Ross Dallison, who the locals refer to as “The Mayor” but is, in fact, the town council chairman, says Waverley is “a very close community and we rely completely on the country people.”
There’s a sawmill, which employs about 50 people, a trucking firm with 20, and asparagus is a growth industry. But it’s mainly a farming area, and one of the local farmers is Ewan Lupton, better known as Snow.
Along with farming .340ha, which includes a spread his son Warwick, farms, Snow Lupton trains race horses, most notably the staying star, Kiwi.
A quiet, softly-spoken and utterly natural man, Lupton, 65, doesn’t go in for all the ballyhoo and hoop-la associated with such big-time racing as Flemington during cup carnival.
The Luptons try to avoid much of the publicity involved in racing such a charismatic horse. As Anne Lupton has said of their champion: “He’s a racehorse, not a film star.”
But they do show off Kiwi when asked by the locals. After his dramatic last-to-first win, Kiwi was taken to the local school where children could pat and photograph him (the big gelding stands at 16 hands, but has a supremely equable temperament).
Ross Dallison remembers when a group of 37 people from the Dalby rugby club in Queensland were in Waverley. Some locals took them to the Lupton farm.
Kiwi was paraded in his bright red Melbourne Cup cover. Dallison: “They were rapt. They all wanted their picture taken with him, and Snow let them walk him around. Now if you had a horse like that would you let them do that?” Then, as the horse quietly munched at grass on the lawn, the Luptons laid on a couple of cases of beer for the Dalby tourists.

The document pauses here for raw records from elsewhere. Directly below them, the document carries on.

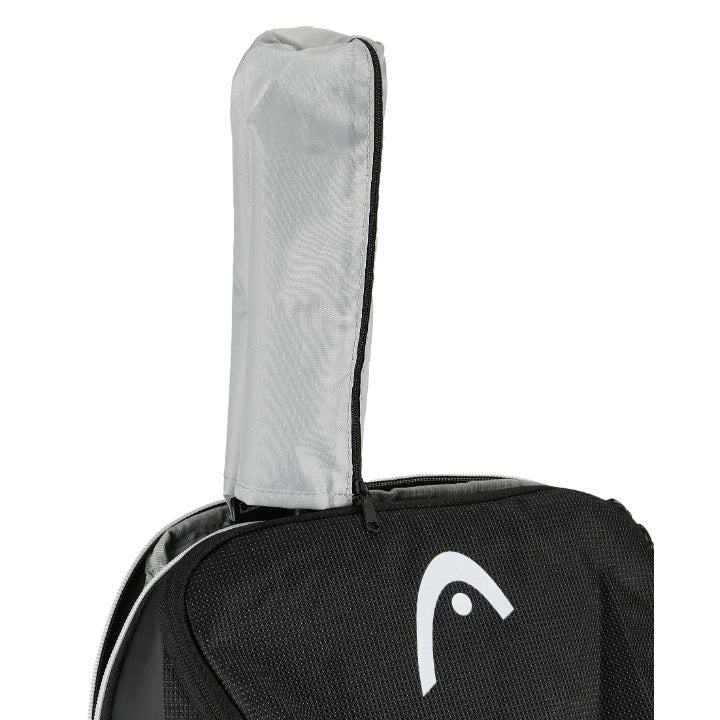 Head Tour Backpack 25L Bag (Black) - SportStation HK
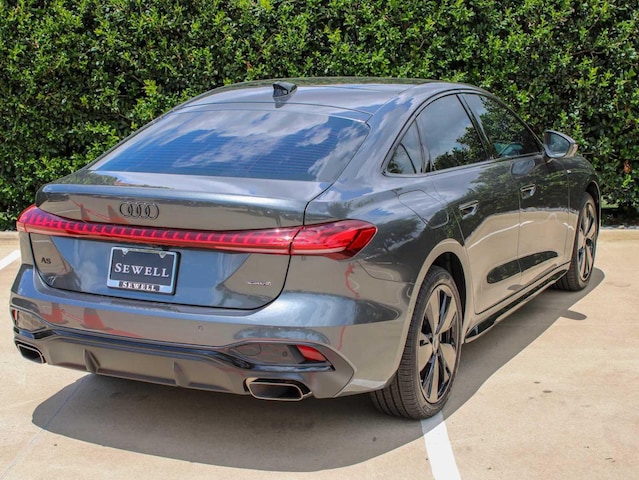 2026 Audi A5 Sedan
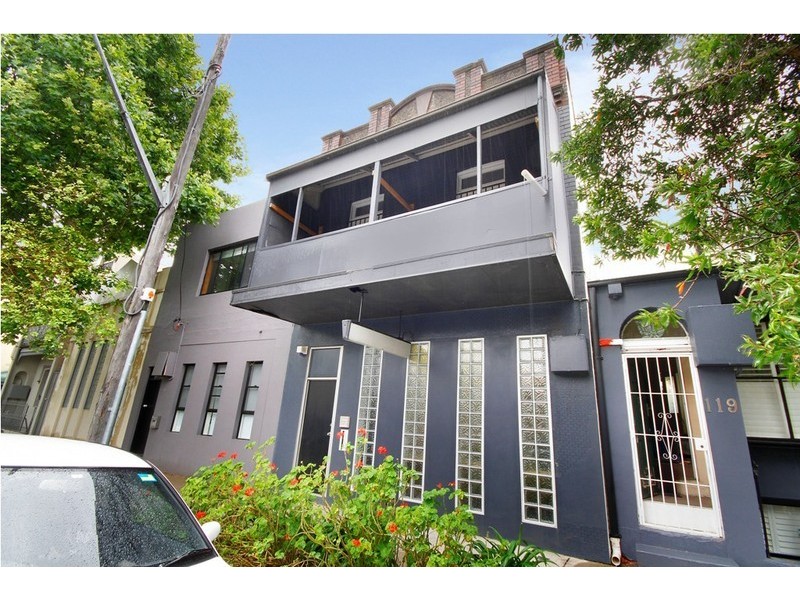 123 Mitchell Rd Alexandria, Erskineville NSW 2043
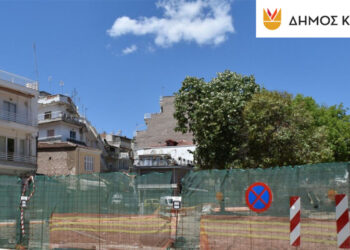 Προβλήματα και καθυστερήσεις στο έργο της Πλατείας Λασσάνη- Υπομονή ζήτησε ο Δήμαρχος Κοζάνης: «Είναι Ιούλιος, όταν γυρίσει ο κόσμος θα είναι όλα καλά…»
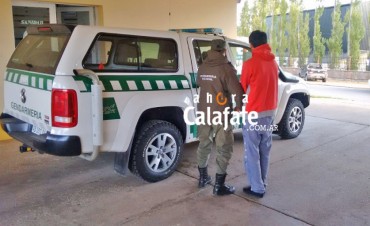 Trasladaron a Formosa al joven detenido por los 11 kilos de droga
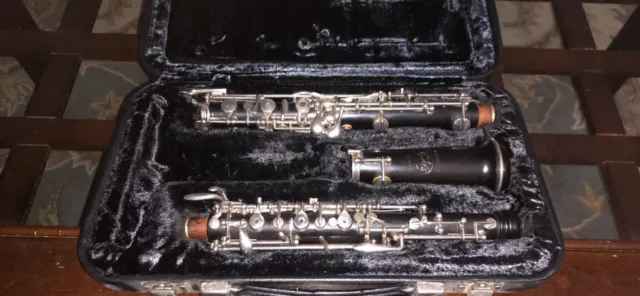 Selmer discount signet oboe
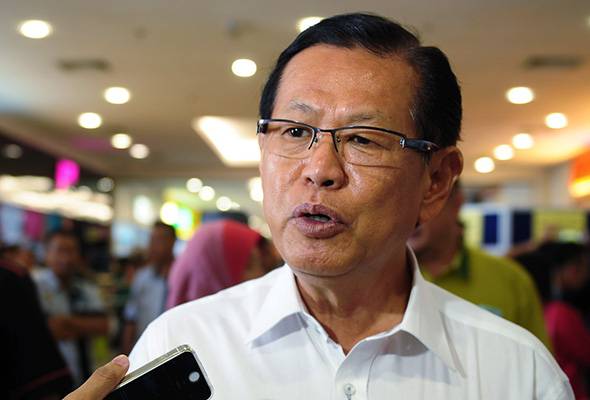 Sarawak akan laksana program ILID untuk tingkat infrastruktur logistik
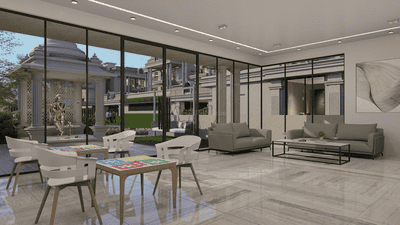 Project Image of 184.7 - 281.24 Sq.ft 5 BHK Villa for buy in Shubh Vintage Villa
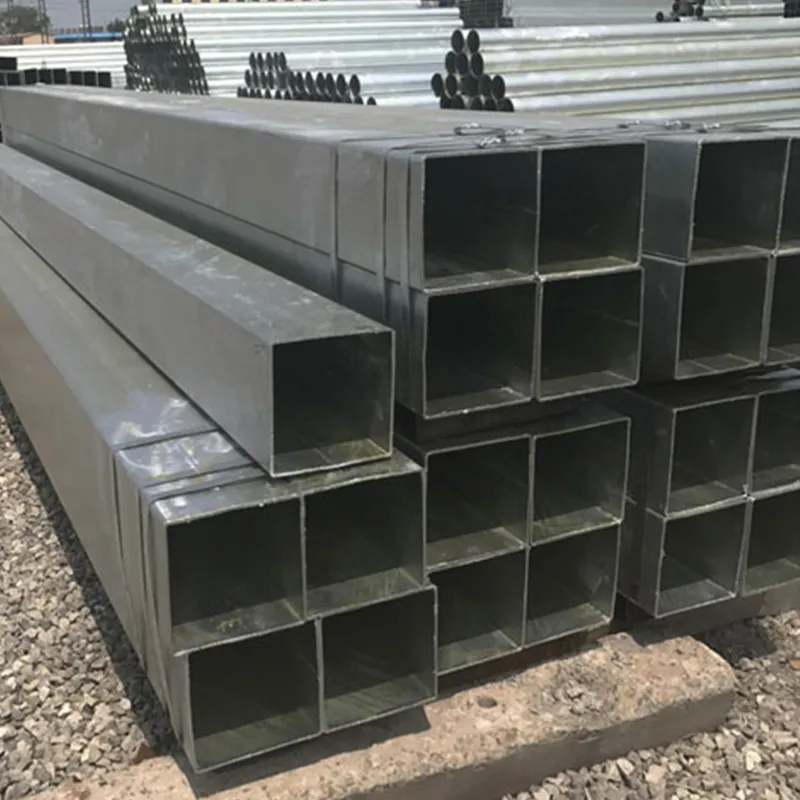 Квадратная профильная труба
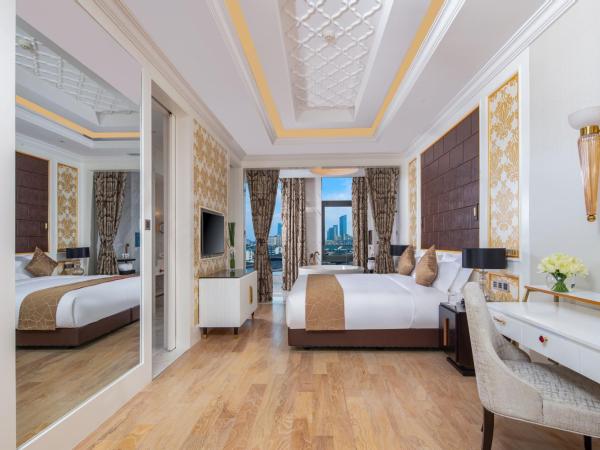 Rocase Boutique Hotel Wuxi : photo 2 de la chambre president theme balcony double suite royal the palace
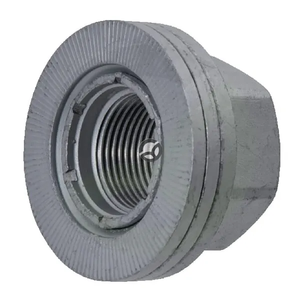 Kolesna matica M22x1.50 - pocinkano jeklo - razred 10 - Nord-Lock NLWN2215DP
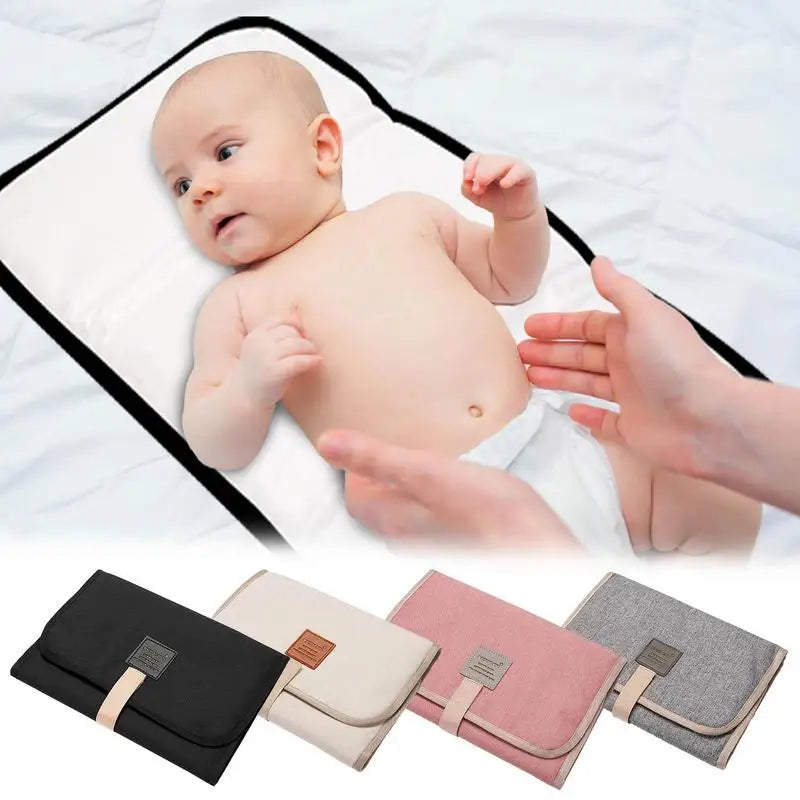 Baby Waterproof Diaper Changing Pad - Tininest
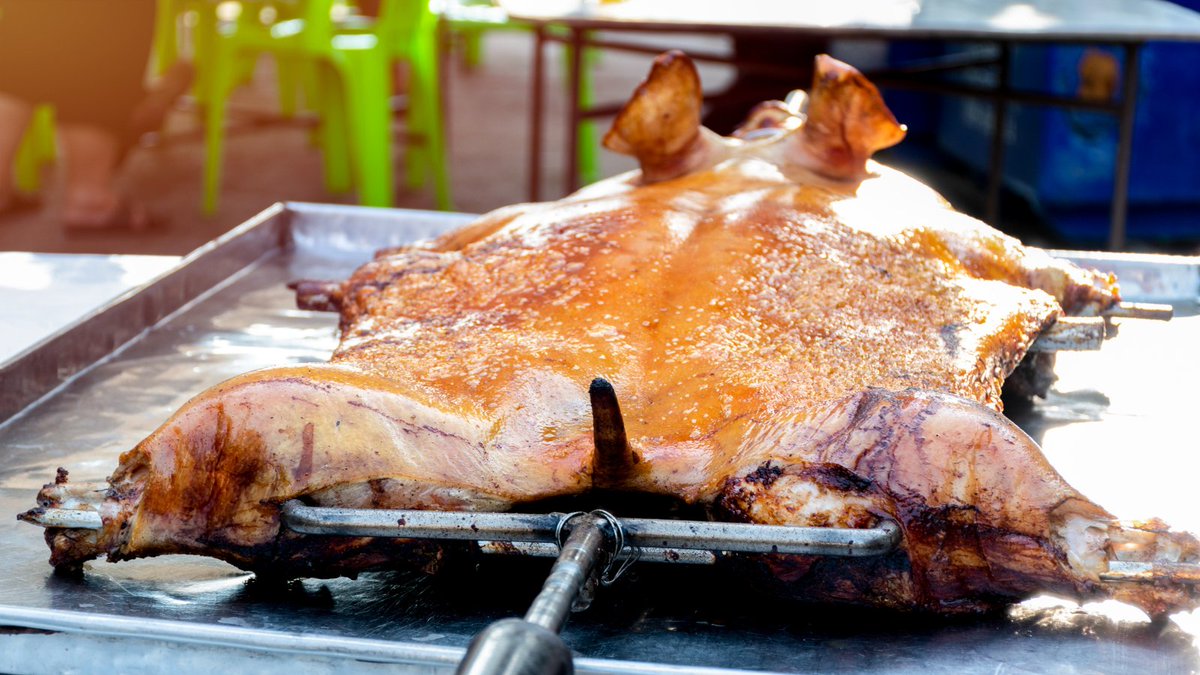 NickLovesSpain's tweet image. When done well, Spanish cuisine is the best on the planet.

But in my country, it is remarkably overlooked.

Here are the foods items from every region that make Spain the culinary capital of the world...🧵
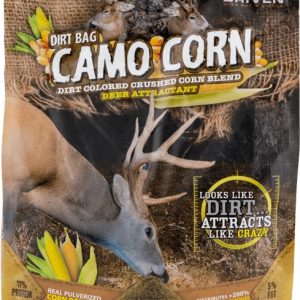 Evolved Dirt Bag Camo CORN/5LB(3BAGS)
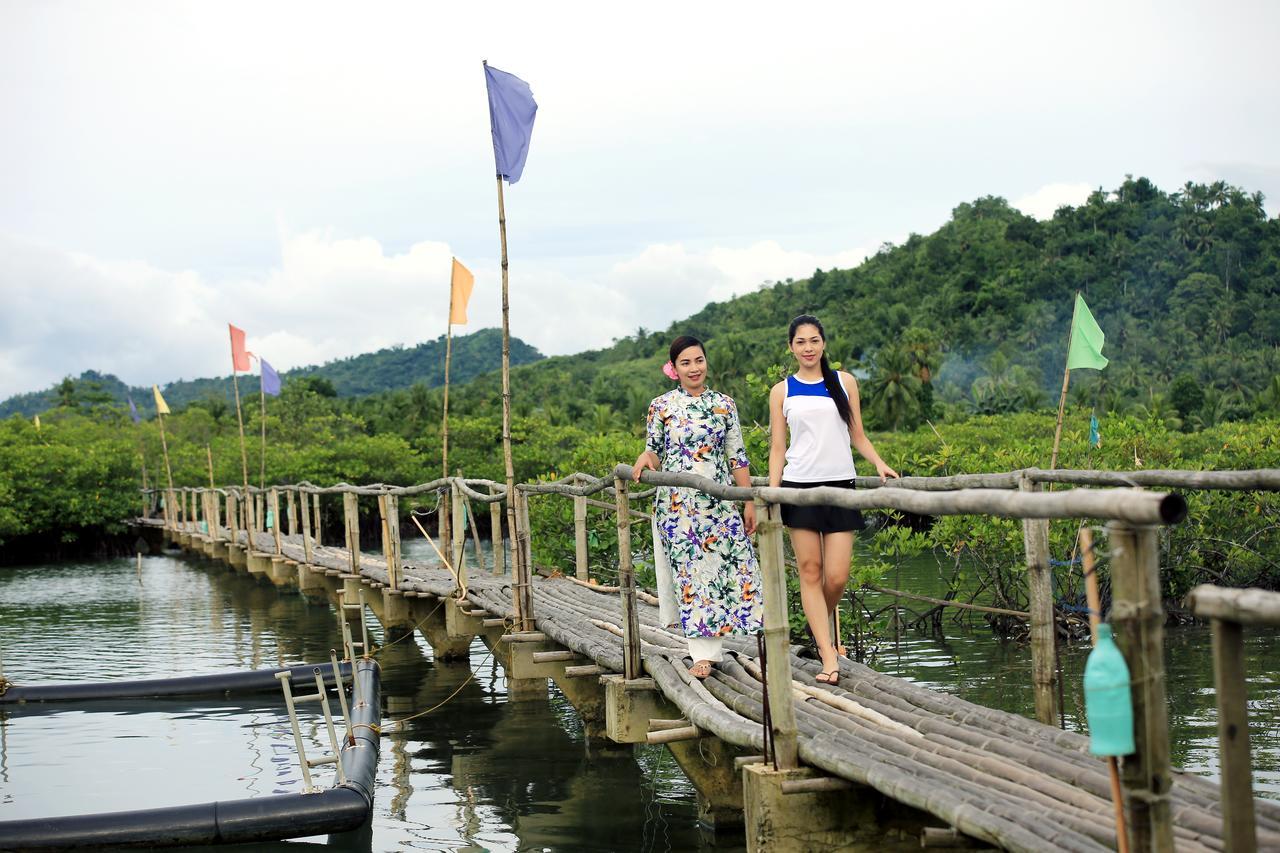 The Oriental Leyte Hotell Tacloban Exteriör bild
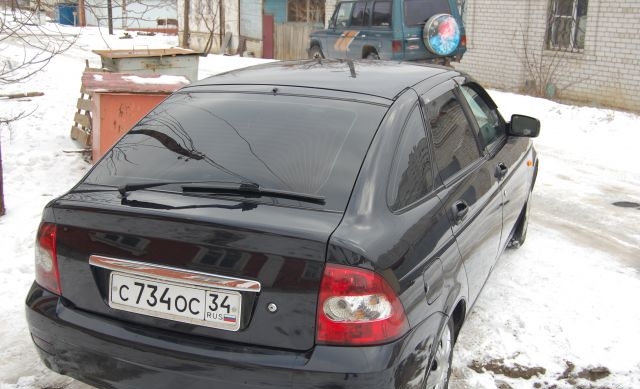 Lada Priora 2008 Волгоград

At the local Lions Club monthly meeting Ian Cunningham, one of the social officers, is announcing a function for Cup day “which is Guy Fawkes night and we hope it will go with a bang, just like Kiwi will.” Later Cunningham recalls that his son, Tim, had to do a school project on Kiwi. “He had everything but a picture, so he went out there and Snow put the cover on the horse, got a replica of the cup out, did everything for him.
“One evening he rang the kid – this is a 10-year-old, mind – and asked ‘Can you get up before 6 o’clock?’
“Tim said yes, and the next morning Snow arrived at the front door with Kiwi in the float, and took him down to the racetrack to watch him gallop and get more pictures.”
Kiwi doesn’t always work out on the Waverley track. More often than not Snow climbs on the horse as the sun is just peeping over the horizon and gallops him on the farm. The day we are there ducks take off from the lake, pheasants cackle in the still air and mist lies in the dips as Lupton takes his famous horse on a 10km ride around the property.
At one stage, with dogs yapping around his feet, Kiwi herds cattle from one paddock to another. The next day it might be sheep. Kiwi is clearly more than just a racehorse.
After hosing him down and turning him out into a paddock, Lupton speaks of this year’s cup (“It’s a big assignment”), the horse’s temperament (“If he plays up at all it’s in the birdcage, at the stalls he walks in like a lamb”) and the media madness in Melbourne (“They are incredible over there, it’s amazing”).
And that this year’s $1 million Foster’s Melbourne Cup will probably be his last race in Australia. “It would be very doubtful if he would ever go for another campaign there.”
Meanwhile, back in the township cup fever mounts. Groups are organizing parties and barbecues to coincide with the running of the race, sweeps galore are being drawn up.
If, or rather as Waverley people put it “When”, Kiwi wins they will expect another glut of phone calls from the Australian media wanting reaction. One they will probably call is Bruce Andrew at the Waverley, who remembers when he was offered the pub in 1983.
“The broker told me ‘We have a hotel for sale in Waverley’. I said ‘Where the hell is Waverley?’
“You can’t say that any more – the horse has changed that.”
Reproduced with permission of the author. Kiwi went on to finish fifth in the 1985 Melbourne Cup. He died in 1995 and is buried on the Lupton farm, though Snow Lupton passed away in 2004. Waverley is still a speck on the map halfway between Wanganui and Hawera.